Gregor Mendel: Biography Of The Father Of Modern Genetics
Gregor Mendel (1843-1822) was a botanist with training in philosophy, physics and mathematics, who is credited with discovering the mathematical bases of the genetic sciences, which is currently called “Mendelism”.
Next we will see the biography of Gregor Mendel as well as his main contributions to modern genetics.
Gregor Johann Mendel was born on July 20, 1822, in the rural community Heinzendorf bei Odrau, in the former Austrian Empire, currently the Czech Republic. He was the son of farmers with few economic resources, so Mendel spent his childhood working as a rancher, an issue that later helped him complete higher education studies.
He studied at the Olomouc philosophical institute, where showed great abilities in physics and mathematics Despite his family’s wishes to continue on the family farm, Gregor Mendel began his theological training in 1843. This was influenced because his academic abilities were soon recognized by the local priest. In 1847 he was ordained as a priest and in 1851 he was sent to the University of Vienna to continue his studies.
There he trained under the guidance of the Austrian physicist Christian Doppler and the physicist-mathematician Andreas von Ettingshausen. He later studied plant anatomy and physiology, and specialized in the use of microscopes under the mentorship of the botanist Franz Unger, who was an expert in cell theory and supported the development of a pre-Darwinian theory of evolution, which significantly influenced Mendel’s thesis.
Despite having lived at the same time as Darwin and having read some of his texts, there is no evidence that there was a direct exchange between Mendel and Darwin and their teachers.

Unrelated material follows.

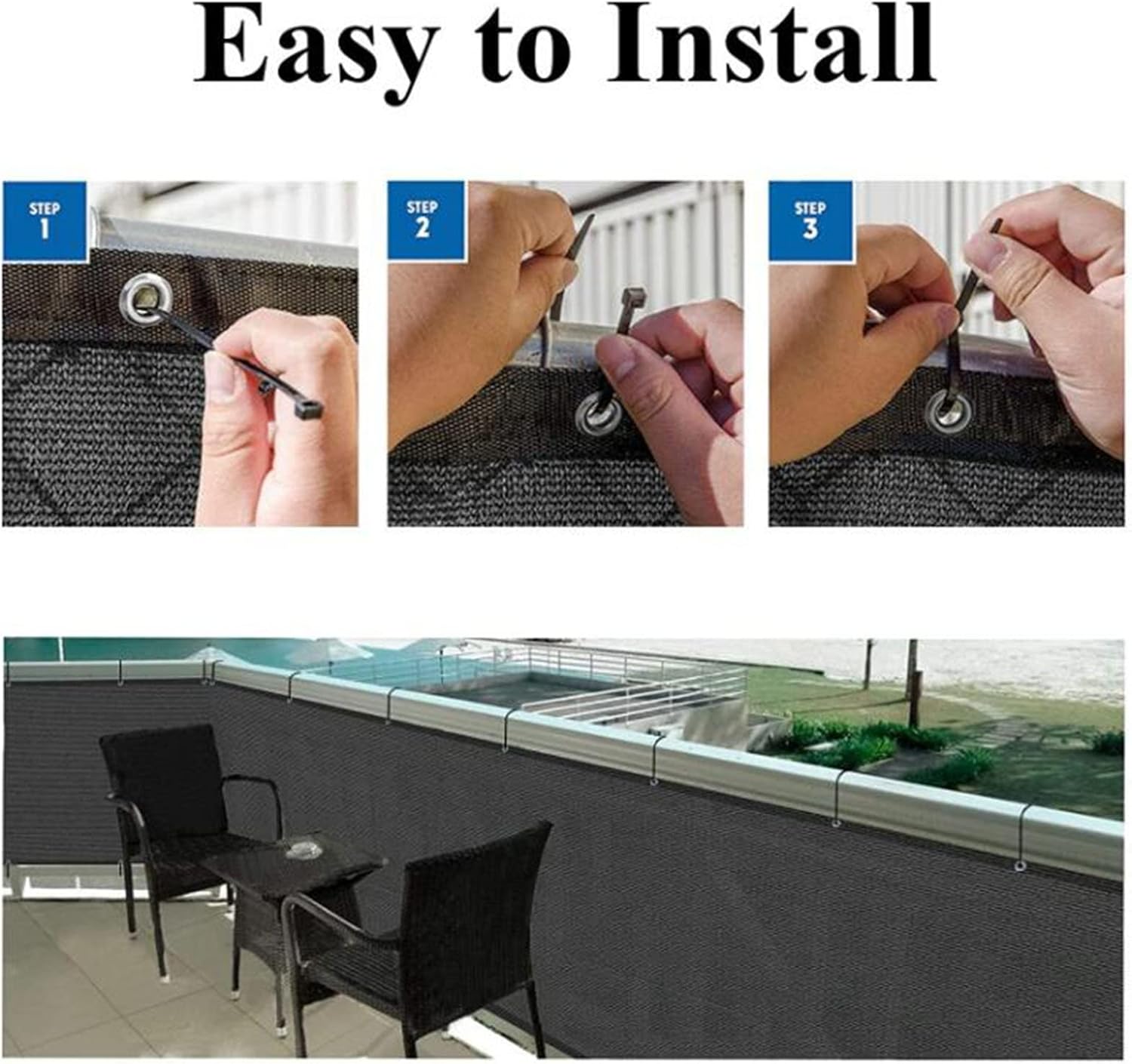 Easy to Install

STEP 1

STEP 2

STEP 3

Mendel was seen very soon motivated by nature research , which led him to the study of different species of plants, but also to the area of meteorology and different theories of evolution. Among other things he discovered that different varieties of peas have particular intrinsic properties that, when mixed, eventually produce new plant species as independent units.
His studies laid the foundation for the discovery of the hereditary activity of genes, chromosomes and cell division , which were later known as Mendel’s laws. Gregor Mendel died on January 6, 1884 in Austria-Hungary, due to kidney disease. He was not aware of having discovered a fundamental part of the development of classical genetics, since his knowledge was “rediscovered” years later by Dutch scientists.
Mendel’s laws of inheritance
Mendel’s laws of inheritance, also known as Mendelian inheritance, are derived from his research, carried out between 1856 and 1863. This botanist had cultivated about 28,000 pea plants which led him to formulate two generalizations about how genetic information is transmitted based on genotype expression.
His text “Experiments on plant hybridization” was rediscovered by Hugo de Vries, Carl Correns and Erich von Tschermak, who had experimented and reached the same conclusions as Mendel. In 1900, another scientist named Hugo Vires promoted the recognition of Mendel’s laws, at the same time he coined the words “genetics”, “gene” and “allele”. In summary we will see below what each of these laws consists of.
It is also known as the Law of Segregation of Independent Characters, the Law of Equitable Segregation, or the Law of Disjunction of Alleles. Describe the random migration of chromosomes during the phase meiosis called anaphase I
What this law proposed was that during the formation of gametes (the reproductive cells of living beings), each of the forms that have the same gene is separated from its pair , to shape the final gamete. Thus, each gamete has an allele for each gene and descending variation is ensured.
2. Mendel’s second law
This law is also called the Law of Independent Transmission of Characters. Mendel discovered the random alignment of chromosome pairs during the phase of meiosis called metaphase I.
The second law says that different traits of genes that are on different chromosomes are inherited independently of each other, meaning that the inheritance pattern of one does not affect that of the others.
The conclusion is that genetic dominance is the result of the expression of the set of genes and hereditary factors that exist in the organism (the genotype), and not so much of its transmission. There is controversy over whether the latter constitutes a third law, which precedes the others, and is known as the “Law of Uniformity of Hybrids of the First Filial Generation.”